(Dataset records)

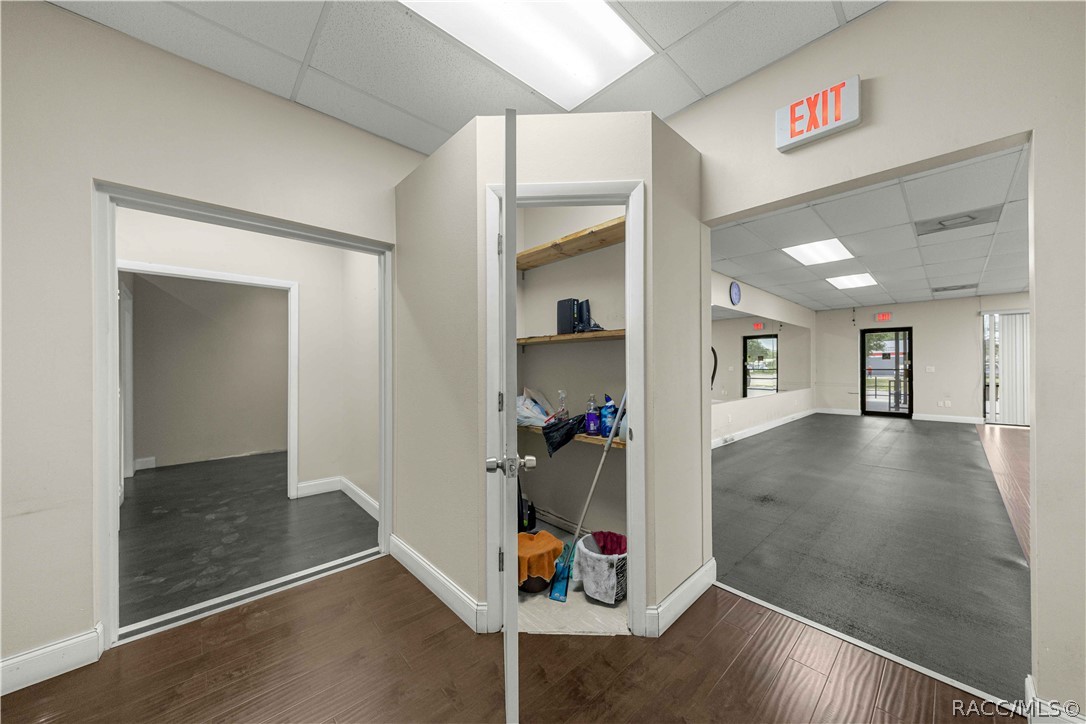 Vacant commercial interior with an open storage closet and a large room beyond.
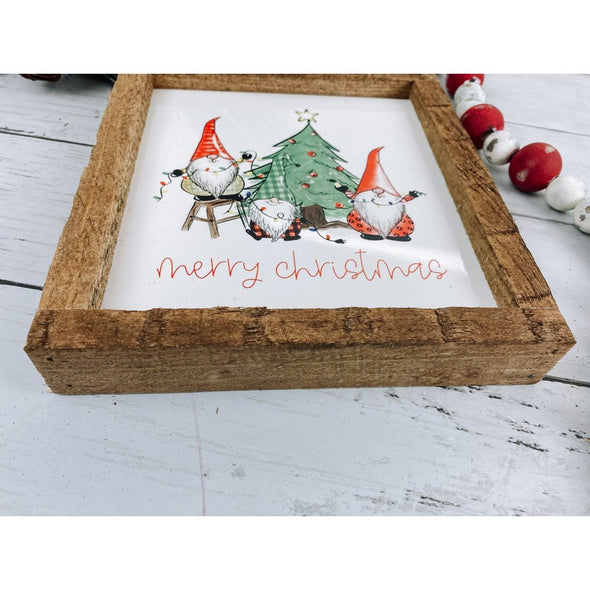 merry christmas with three gnomes and a tree sign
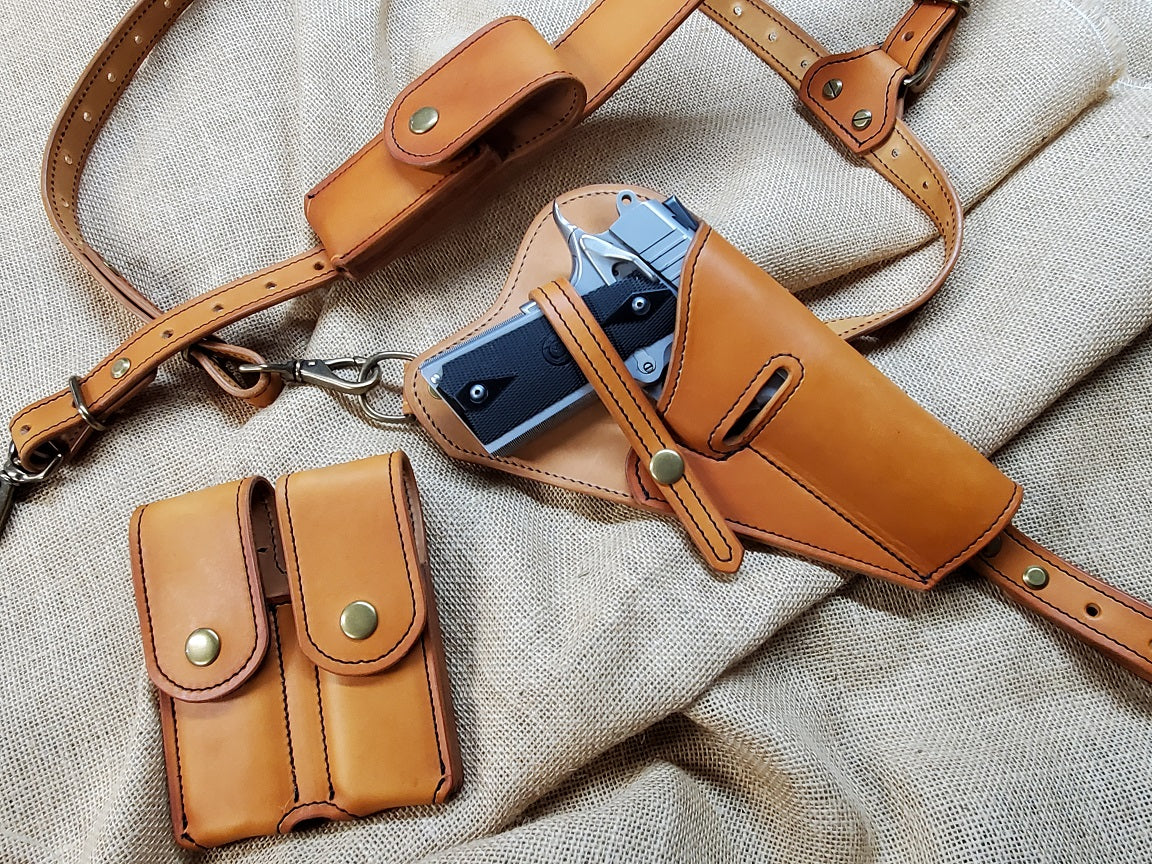 Russet shoulder holster featuring solid brass hardware with M1911 mag pouches. Holstered using retention straps is a silver M1911.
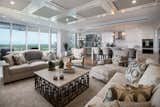 This luxurious condo is designed to provide opportunities for capturing waterfront views from living or dining spaces.  A custom ceiling design offers a tremendous point of interest from top to bottom.  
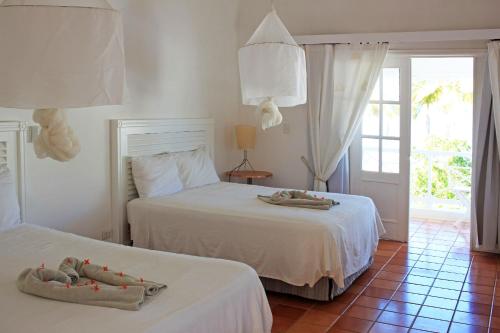 Postel nebo postele na pokoji v ubytování Hotel TODOBLANCO, Las Galeras, SAMANA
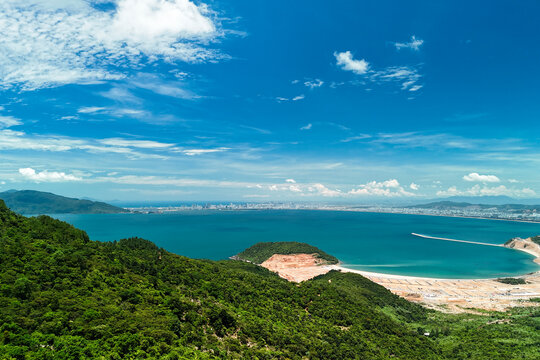 Coastal panorama from forested mountains overlooking turquoise sea, distant shoreline and waterfront development near Da Nang, Vietnam, under blue skies.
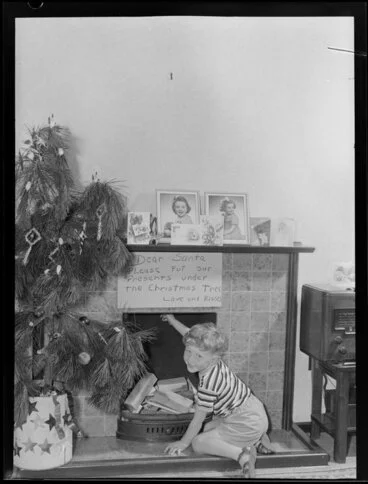 Image: Preparing for Christmas, boy beside Christmas tree with note for Santa above fireplace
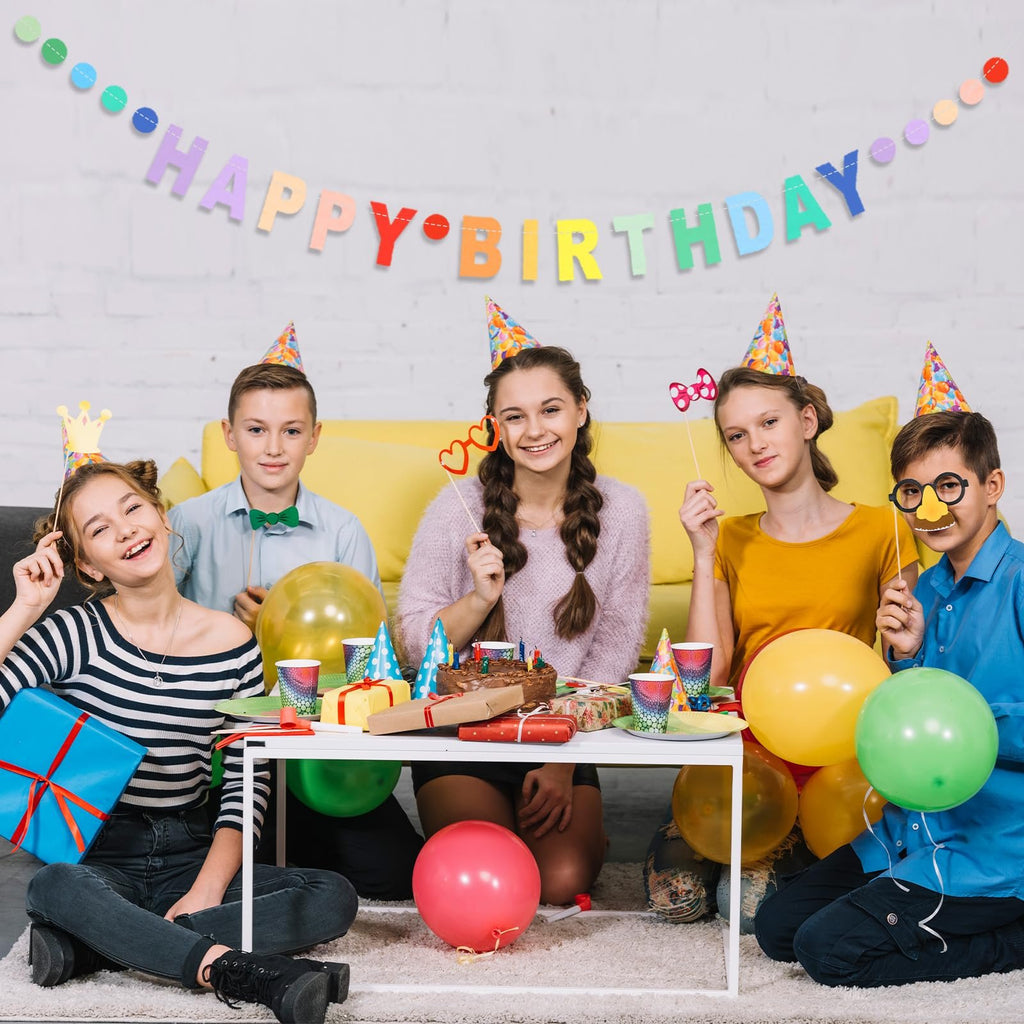 Five children celebrating a birthday party around a table with a cake and presents.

→ Work instruction
Every entry above is to be set down exactly; the pictures are to be left out.

→ Exercise result
 Vacant commercial interior with an open storage closet and a large room beyond.
 merry christmas with three gnomes and a tree sign
 Russet shoulder holster featuring solid brass hardware with M1911 mag pouches. Holstered using retention straps is a silver M1911.
 This luxurious condo is designed to provide opportunities for capturing waterfront views from living or dining spaces.  A custom ceiling design offers a tremendous point of interest from top to bottom.  
 Postel nebo postele na pokoji v ubytování Hotel TODOBLANCO, Las Galeras, SAMANA
 Coastal panorama from forested mountains overlooking turquoise sea, distant shoreline and waterfront development near Da Nang, Vietnam, under blue skies.
 Image: Preparing for Christmas, boy beside Christmas tree with note for Santa above fireplace
 Five children celebrating a birthday party around a table with a cake and presents.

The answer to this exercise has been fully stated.